_SOURCE DOCUMENT_
The data, is very confusing to parses because there is a lot of nesting, with some lists included.
Here is a snippet of the JSON.
{
"CVE_data_type": "CVE",
"CVE_data_format": "MITRE",
"CVE_data_version": "4.0",
"CVE_data_numberOfCVEs": "600",
"CVE_data_timestamp": "Fri Apr 28 16:00:10 EDT 2017",
"CVE_Items": [
{
"CVE_data_meta": {
"CVE_ID": "CVE-2007-6761"
},
"CVE_affects": {
"CVE_vendor": {
"CVE_data_version": "4.0",
"CVE_vendor_data": [
{
"CVE_vendor_name": "linux",
"CVE_product": {
"CVE_product_data": [
{
"CVE_data_version": "4.0",
"CVE_product_name": "linux_kernel",
"CVE_version": {
"CVE_version_data": [
{
"CVE_version_value": "2.6.23",
"CVE_version_affected": "<="
}
]
}
}
]
}
}
]
}
},
"CVE_configurations": {
"CVE_data_version": "4.0",
"CVE_configuration_data": [
{
"operator": "OR",
"cpe": [
{
"vulnerable": true,
"previousVersions": true,
"cpeMatchString": "cpe:/o:linux:linux_kernel:2.6.23",
"cpe23Uri": "cpe:2.3:o:linux:linux_kernel:2.6.23:*:*:*:*:*:*:*"
}
]
}
]
},
"CVE_description": {
"CVE_data_version": "4.0",
"CVE_description_data": [
{
"lang": "en",
"value": "drivers/media/video/videobuf-vmalloc.c in the Linux kernel before 2.6.24 does not initialize videobuf_mapping data structures, which allows local users to trigger an incorrect count value and videobuf leak via unspecified vectors, a different vulnerability than CVE-2010-5321."

(Phrase grounding data)
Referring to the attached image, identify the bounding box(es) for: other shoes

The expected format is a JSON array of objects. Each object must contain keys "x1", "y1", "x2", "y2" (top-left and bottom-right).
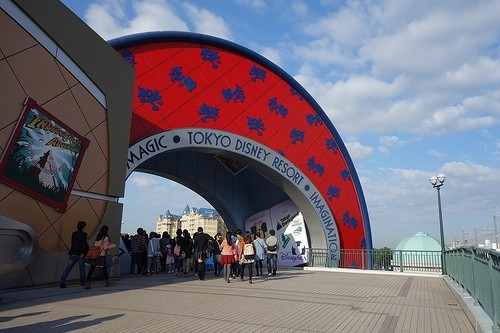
[
  {"x1": 129, "y1": 274, "x2": 135, "y2": 277},
  {"x1": 154, "y1": 269, "x2": 205, "y2": 281},
  {"x1": 59, "y1": 282, "x2": 67, "y2": 288},
  {"x1": 85, "y1": 281, "x2": 92, "y2": 289},
  {"x1": 248, "y1": 280, "x2": 252, "y2": 284},
  {"x1": 147, "y1": 272, "x2": 150, "y2": 276},
  {"x1": 137, "y1": 274, "x2": 142, "y2": 277},
  {"x1": 239, "y1": 278, "x2": 243, "y2": 281},
  {"x1": 80, "y1": 282, "x2": 85, "y2": 286},
  {"x1": 268, "y1": 272, "x2": 276, "y2": 276},
  {"x1": 256, "y1": 270, "x2": 263, "y2": 276},
  {"x1": 104, "y1": 280, "x2": 112, "y2": 287}
]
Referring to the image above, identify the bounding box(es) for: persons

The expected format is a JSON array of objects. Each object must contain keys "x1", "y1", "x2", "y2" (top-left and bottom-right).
[
  {"x1": 130, "y1": 228, "x2": 146, "y2": 278},
  {"x1": 239, "y1": 233, "x2": 256, "y2": 284},
  {"x1": 84, "y1": 225, "x2": 112, "y2": 289},
  {"x1": 172, "y1": 229, "x2": 193, "y2": 278},
  {"x1": 193, "y1": 227, "x2": 212, "y2": 280},
  {"x1": 59, "y1": 221, "x2": 89, "y2": 288},
  {"x1": 143, "y1": 230, "x2": 174, "y2": 276},
  {"x1": 253, "y1": 232, "x2": 267, "y2": 276},
  {"x1": 213, "y1": 233, "x2": 224, "y2": 277},
  {"x1": 219, "y1": 231, "x2": 234, "y2": 283},
  {"x1": 266, "y1": 230, "x2": 278, "y2": 277},
  {"x1": 230, "y1": 229, "x2": 244, "y2": 278},
  {"x1": 122, "y1": 234, "x2": 134, "y2": 252}
]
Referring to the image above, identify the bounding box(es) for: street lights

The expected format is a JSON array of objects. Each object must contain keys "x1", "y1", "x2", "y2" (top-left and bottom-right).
[{"x1": 428, "y1": 173, "x2": 447, "y2": 275}]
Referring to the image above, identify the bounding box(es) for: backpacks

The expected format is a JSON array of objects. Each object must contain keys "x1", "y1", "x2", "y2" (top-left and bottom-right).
[{"x1": 243, "y1": 239, "x2": 255, "y2": 259}]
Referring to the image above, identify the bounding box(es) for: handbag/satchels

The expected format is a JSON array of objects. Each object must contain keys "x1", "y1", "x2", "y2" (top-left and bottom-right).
[
  {"x1": 174, "y1": 244, "x2": 181, "y2": 256},
  {"x1": 153, "y1": 250, "x2": 160, "y2": 258},
  {"x1": 87, "y1": 245, "x2": 102, "y2": 260},
  {"x1": 268, "y1": 244, "x2": 277, "y2": 251},
  {"x1": 181, "y1": 251, "x2": 186, "y2": 259}
]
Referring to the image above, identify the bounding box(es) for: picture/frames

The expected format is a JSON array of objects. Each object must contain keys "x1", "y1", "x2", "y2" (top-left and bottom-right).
[{"x1": 0, "y1": 97, "x2": 91, "y2": 213}]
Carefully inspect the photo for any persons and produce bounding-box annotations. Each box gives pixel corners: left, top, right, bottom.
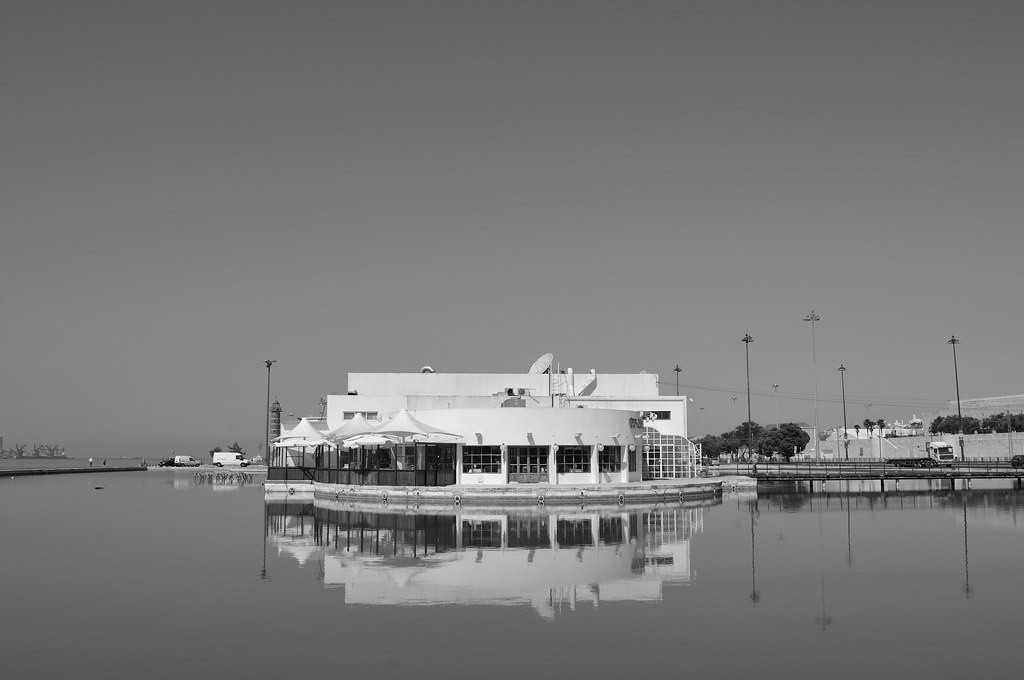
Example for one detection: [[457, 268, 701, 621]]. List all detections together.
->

_REQUIRED WORK_
1. Check each statement against the CVE JSON post and answer yes or no, quoting the exact words from the post that settle it: (a) the snippet gives the number of CVEs as 600; (b) the vendor name listed is "redhat"; (c) the description says the flaw is in the Linux kernel before 2.6.24.
2. Pick up the CVE JSON post right after its last line and keep writing.

_ANSWERS FOR THIS EXERCISE_
1.
(a) Yes: "CVE_data_numberOfCVEs": "600"
(b) No: "CVE_vendor_name": "linux"
(c) Yes: "in the Linux kernel before 2.6.24"

2.
}
]
},
"CVE_references": {
"CVE_data_version": "4.0",
"CVE_reference_data": [
{
"url": "http://www.linuxgrill.com/anonymous/kernel/v2.6/ChangeLog-2.6.24",
"name": "CONFIRM",
"publish_date": "04/24/2017"
},
{
"url": "http://www.securityfocus.com/bid/98001",
"name": "BID",
"publish_date": "04/26/2017"
},
{
"url": "https://bugs.debian.org/cgi-bin/bugreport.cgi?bug=827340",
"name": "MISC",
"publish_date": "04/24/2017"
},
{
"url": "https://git.kernel.org/pub/scm/linux/kernel/git/torvalds/linux.git/commit/?id=0b29669c065f60501e7289e1950fa2a618962358",
"name": "CONFIRM",
"publish_date": "04/24/2017"
},
{
"url": "https://github.com/torvalds/linux/commit/0b29669c065f60501e7289e1950fa2a618962358",
"name": "CONFIRM",
"publish_date": "04/24/2017"
}
]
},
"CVE_impact": {
"CVE_impact_cvssv2": {
"bm": {
"av": "LOCAL",
"ac": "LOW",
"au": "NONE",
"c": "PARTIAL",
"i": "PARTIAL",
"a": "PARTIAL",
"score": "4.6"
}
},
"CVE_impact_cvssv3": {
"bm": {
"av": "LOCAL",
"ac": "LOW",
"pr": "LOW",
"ui": "NONE",
"scope": "UNCHANGED",
"c": "HIGH",
"i": "HIGH",
"a": "HIGH",
"score": "7.8"
}
}
},
"CVE_problemtype": {
"CVE_data_version": "4.0",
"CVE_problemtype_data": [
{
"description": [
{
"lang": "en",
"value": "CWE-119"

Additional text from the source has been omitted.